:: 所附文段 ::
---

在我读小学四年级的时候,我家又在老宅外的菜地上盖了一间畜圈。1982年包产到户前,家中领养着生产队的一匹枣红色小马,生产队每天给我家记四分公分。小马平时就关在这间畜圈里,放学后我常常牵着它到路边小河畔吃草溜达。包产到户后,我家用960元买了生产队里的一头年轻力壮的水牛作犁田踩粪用,这头牛也是关在这个畜圈中。在我的少年时代记忆中,除了上学读书外,先是饲养那匹枣红色马,后来就是跟这头水牛打交道。
老宅耳房的南边,这间畜圈后面的空地上,往往堆些我家的干柴和草垛。在中学时代周末或假期的午后,我常常到这儿看书学习,这里的确很安静。老宅耳房楼上,我睡的床头,摆着一张高脚的八仙桌,桌上有一架粉红色的盒式闹钟,我经常在那里学习作业。初三那年我上学起得早,是这架闹钟把我从梦中唤醒的。那时,我读高小和初中的学校在对面的村庄,要经过田野和河流。
现在我要说的这所宅院相比上面说的老宅就要年轻得多,是后来新建的,它是我参加工作后回家时常常居住的地方。宅院仍然保持了原先那所老宅的建筑风格,三间四耳的院落。只不过楼上楼下的窗户已经用上了玻璃,门板屋檐刷上橘红色油漆后,整座房屋也算是金碧辉煌。它离原先那座古宅有几百米,地势也高一些。它跟其他人家的院落一致,一排排成行,整齐划一,是经村民小组统一规划的。我大哥一家住在东边两间,楼上楼下属于他家,东边两间耳房也归他家。我的分在西边一间,也是楼上楼下兼西边两间耳房。母亲归大哥抚养,父亲拢我。按照千百年来农村的规矩,说大儿子住东边,小兄弟只能住西边。这也倒不难理解,大哥建新房出的力多,我在外工作,我的妻子也是在外工作,假期回家能有一间住住也就够了。

---

:: 待解问题 ::
- A) 按老宅回忆的记述,包产到户后家里花多少钱买下了生产队的水牛?
- B) 请接着老宅回忆的最后一句往下续写一段。
这些数据和老宅回忆那段文字没有关系。

已存数据
---

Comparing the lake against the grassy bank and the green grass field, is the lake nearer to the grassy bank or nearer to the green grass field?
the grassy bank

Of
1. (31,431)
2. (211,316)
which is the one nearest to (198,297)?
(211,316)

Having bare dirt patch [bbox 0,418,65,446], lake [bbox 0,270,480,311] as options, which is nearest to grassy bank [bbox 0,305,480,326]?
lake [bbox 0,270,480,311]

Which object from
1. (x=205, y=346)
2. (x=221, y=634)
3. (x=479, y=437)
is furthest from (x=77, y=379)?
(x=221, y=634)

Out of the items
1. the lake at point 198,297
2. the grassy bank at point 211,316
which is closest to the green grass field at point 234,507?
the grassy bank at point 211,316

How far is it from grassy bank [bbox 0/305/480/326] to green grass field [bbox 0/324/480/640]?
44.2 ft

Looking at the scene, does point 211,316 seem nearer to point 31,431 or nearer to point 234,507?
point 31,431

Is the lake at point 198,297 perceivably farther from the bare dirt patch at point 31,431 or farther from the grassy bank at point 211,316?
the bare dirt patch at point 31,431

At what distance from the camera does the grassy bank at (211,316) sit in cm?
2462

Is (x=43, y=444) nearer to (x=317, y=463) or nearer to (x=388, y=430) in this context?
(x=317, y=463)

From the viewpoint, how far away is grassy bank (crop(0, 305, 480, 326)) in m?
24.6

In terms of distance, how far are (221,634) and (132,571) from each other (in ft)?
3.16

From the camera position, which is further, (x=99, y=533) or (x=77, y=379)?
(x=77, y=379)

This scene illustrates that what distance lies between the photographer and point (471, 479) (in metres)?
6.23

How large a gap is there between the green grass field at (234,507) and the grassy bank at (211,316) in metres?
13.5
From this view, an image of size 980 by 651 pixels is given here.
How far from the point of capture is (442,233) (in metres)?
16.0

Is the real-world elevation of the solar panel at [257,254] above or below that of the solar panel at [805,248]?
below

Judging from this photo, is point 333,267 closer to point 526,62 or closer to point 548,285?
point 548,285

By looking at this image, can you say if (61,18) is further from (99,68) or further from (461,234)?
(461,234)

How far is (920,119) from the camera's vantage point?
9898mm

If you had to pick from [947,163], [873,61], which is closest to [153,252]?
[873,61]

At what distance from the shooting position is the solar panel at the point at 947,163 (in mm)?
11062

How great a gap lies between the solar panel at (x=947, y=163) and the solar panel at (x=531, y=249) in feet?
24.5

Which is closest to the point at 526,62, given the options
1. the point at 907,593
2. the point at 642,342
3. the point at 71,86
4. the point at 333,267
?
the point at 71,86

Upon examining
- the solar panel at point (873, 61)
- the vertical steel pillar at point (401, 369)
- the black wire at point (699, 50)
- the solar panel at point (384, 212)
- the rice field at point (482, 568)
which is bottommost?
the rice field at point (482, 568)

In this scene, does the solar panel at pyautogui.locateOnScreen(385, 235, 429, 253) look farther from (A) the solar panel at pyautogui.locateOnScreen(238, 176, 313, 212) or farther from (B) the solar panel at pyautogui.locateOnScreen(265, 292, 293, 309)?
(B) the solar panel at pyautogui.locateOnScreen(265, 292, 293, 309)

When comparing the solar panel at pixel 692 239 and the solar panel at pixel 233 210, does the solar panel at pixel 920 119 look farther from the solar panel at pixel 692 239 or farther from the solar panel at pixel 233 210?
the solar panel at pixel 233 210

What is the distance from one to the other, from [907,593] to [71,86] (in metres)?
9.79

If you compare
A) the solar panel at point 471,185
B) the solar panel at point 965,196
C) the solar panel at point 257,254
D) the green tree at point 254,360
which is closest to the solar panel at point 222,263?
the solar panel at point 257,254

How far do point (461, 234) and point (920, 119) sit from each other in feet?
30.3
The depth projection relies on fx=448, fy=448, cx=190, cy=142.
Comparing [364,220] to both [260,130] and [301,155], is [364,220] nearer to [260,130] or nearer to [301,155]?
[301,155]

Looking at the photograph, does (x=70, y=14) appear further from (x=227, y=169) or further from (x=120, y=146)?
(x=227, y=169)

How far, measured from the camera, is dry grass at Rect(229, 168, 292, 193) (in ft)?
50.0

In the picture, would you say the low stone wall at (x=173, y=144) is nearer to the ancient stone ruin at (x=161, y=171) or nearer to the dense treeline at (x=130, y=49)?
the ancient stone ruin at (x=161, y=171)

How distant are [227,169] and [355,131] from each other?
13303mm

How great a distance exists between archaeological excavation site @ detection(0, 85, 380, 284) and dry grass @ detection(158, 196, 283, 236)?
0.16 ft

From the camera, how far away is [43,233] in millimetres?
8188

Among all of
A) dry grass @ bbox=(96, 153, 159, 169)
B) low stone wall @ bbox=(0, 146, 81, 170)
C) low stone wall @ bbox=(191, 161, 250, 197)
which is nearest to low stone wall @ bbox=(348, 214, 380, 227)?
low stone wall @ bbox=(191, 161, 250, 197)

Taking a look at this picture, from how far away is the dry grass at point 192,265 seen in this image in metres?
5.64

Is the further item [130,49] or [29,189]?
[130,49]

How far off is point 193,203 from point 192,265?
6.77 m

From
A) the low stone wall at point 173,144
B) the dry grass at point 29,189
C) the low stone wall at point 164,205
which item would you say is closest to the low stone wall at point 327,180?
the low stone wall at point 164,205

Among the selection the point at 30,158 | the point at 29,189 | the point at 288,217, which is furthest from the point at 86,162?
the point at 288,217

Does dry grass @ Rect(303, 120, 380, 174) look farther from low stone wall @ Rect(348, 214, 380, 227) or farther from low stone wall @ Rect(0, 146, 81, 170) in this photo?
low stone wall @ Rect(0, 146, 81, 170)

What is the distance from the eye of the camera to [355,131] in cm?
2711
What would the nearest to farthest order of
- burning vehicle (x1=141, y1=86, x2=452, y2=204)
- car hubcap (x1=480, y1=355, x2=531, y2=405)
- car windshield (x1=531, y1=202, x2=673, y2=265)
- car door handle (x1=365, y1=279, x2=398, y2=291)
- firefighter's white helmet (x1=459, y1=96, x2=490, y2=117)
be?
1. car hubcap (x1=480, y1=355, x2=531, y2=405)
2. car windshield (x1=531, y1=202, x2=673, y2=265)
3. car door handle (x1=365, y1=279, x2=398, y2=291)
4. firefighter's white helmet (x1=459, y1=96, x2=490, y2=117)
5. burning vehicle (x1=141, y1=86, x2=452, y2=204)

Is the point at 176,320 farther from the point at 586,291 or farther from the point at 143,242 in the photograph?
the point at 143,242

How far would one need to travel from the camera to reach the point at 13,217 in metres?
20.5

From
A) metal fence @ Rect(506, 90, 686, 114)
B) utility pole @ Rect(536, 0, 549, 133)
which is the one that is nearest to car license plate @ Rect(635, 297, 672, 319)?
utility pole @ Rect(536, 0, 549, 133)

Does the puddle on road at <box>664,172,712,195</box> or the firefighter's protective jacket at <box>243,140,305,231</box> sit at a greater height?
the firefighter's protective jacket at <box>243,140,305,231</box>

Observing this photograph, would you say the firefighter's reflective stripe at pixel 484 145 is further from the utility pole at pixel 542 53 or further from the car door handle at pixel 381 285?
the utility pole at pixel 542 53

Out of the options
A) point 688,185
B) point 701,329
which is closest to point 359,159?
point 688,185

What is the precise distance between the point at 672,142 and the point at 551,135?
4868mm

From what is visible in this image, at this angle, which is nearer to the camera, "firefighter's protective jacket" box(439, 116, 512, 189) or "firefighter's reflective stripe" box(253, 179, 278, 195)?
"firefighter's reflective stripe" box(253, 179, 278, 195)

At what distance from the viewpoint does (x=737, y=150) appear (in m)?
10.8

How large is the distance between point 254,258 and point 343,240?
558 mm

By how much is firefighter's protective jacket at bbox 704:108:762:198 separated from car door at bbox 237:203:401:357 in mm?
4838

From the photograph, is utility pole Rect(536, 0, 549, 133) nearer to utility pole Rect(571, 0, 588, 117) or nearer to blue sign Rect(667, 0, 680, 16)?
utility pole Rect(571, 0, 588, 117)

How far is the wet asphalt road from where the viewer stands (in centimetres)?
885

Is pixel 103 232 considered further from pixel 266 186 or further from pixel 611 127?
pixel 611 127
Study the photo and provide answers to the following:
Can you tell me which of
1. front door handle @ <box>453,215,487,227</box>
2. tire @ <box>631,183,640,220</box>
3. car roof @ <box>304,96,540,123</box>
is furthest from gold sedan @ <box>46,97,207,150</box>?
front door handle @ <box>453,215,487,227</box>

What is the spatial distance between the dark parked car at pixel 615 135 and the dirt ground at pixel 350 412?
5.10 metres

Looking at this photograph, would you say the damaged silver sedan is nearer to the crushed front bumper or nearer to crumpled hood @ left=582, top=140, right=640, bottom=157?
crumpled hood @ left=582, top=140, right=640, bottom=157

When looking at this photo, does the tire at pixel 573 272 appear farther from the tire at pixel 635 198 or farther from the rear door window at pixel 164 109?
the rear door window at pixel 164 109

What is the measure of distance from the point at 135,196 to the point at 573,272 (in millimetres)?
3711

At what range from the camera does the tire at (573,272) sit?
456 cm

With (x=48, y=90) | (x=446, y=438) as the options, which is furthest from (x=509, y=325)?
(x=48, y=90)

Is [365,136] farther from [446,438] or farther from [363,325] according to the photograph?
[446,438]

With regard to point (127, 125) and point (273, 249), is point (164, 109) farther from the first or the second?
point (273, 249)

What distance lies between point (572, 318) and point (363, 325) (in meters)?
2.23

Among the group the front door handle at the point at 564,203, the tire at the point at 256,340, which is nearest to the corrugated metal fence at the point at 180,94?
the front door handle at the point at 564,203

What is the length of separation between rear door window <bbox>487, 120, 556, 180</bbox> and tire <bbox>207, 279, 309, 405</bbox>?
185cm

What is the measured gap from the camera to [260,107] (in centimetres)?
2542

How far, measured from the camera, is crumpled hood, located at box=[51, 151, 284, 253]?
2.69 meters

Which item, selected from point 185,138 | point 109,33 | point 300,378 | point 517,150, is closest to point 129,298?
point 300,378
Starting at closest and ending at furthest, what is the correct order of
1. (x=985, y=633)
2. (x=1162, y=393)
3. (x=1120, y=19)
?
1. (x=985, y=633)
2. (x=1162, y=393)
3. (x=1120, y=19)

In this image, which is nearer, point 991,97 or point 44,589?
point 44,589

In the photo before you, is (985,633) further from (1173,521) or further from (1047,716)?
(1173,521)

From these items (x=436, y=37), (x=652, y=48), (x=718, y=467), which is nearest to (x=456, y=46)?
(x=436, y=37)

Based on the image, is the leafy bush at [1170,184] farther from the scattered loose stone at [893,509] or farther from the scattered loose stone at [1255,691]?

---

:: 依序结果 ::
- A) 960元。

- B)
这座宅院打有一口水井,一年四季都有清水,很是方便。两边耳房最初是使用椽子盖上瓦片的,后来改造成砖砌墙,都只有一层,水泥钢筋浇筑的平顶。平顶的耳房便宜收晒谷物粮食。我从外地回来,也经常登上耳房平台观望四周。
向东望去,远远近近的屋顶,最显眼的是礼拜寺那高高翘起的琉璃瓦屋檐,那是本村回民做礼拜的场所。记得我读小学一二年级的时候,由于校舍紧张,学校曾经临时把教室安在那里一段时间。礼拜寺大殿前面左右各有一棵缅桂树,一朵朵金黄的缅桂花在宽大的绿叶间散发出阵阵清香,这花香伴随着回族和汉族儿童幸福成长。紧挨礼拜寺的南边那崭新的建筑是小学,在上世纪八十年代中期以前,这里曾是东风公社革委会所在地,那时只是一个显得古朴而又非常有气势的大院落。解放前,这所大院又是本地一个乡绅的住宅。
在礼拜寺和小学的背后,距我家宅院前方一百米远处,现在虽然已是民房,但在我的童年时代,那里也有一个大院子,当时是柏树大队的队办企业所在地,里面能生产面条,还有一个打铁铺。那个大院的空地上经常停着一台红色履带拖拉机和一辆手扶拖拉机。对于年少的我来说,这个地方也是我的乐园。父母曾经说这里在解放前是个小学堂。
目光再往更远一点看,是大东山那青黛色的山峰轮廓,那是埋藏着铁矿石的地方。山脚曾经有过一个国营钢铁厂,我和小伙伴常常到那里捡拾废旧小零件做玩具,有时则随村里的人晚上去厂部的小广场看露天电影。
凭栏往东南方看,视野更加开阔,田野平畴尽头,大尖山诸峰耸立。尖山顶上有一个能依稀可辨的瞭望台,可惜我直到现在连山腰都还没有爬上去过,更不要说是山顶了。山脚下的大山洼村倒是很熟悉,我的高小和初中就是在那儿读的,不住校,天天走读,很辛苦,也留下了许多记忆。
正南方向的山就小得多,隐约可见一片翠柏林,有一条公路斜山而过,通达易门县城。小山脚下的摩所村,是回族村子,村中央曾经有三颗大树,大树下是清真寺。清真寺前曾经有一口泉水,水很清凉。记得我们做学生的每个星期三下午到马家箐劳动回来,都会到那口青泉边喝饱水才回家。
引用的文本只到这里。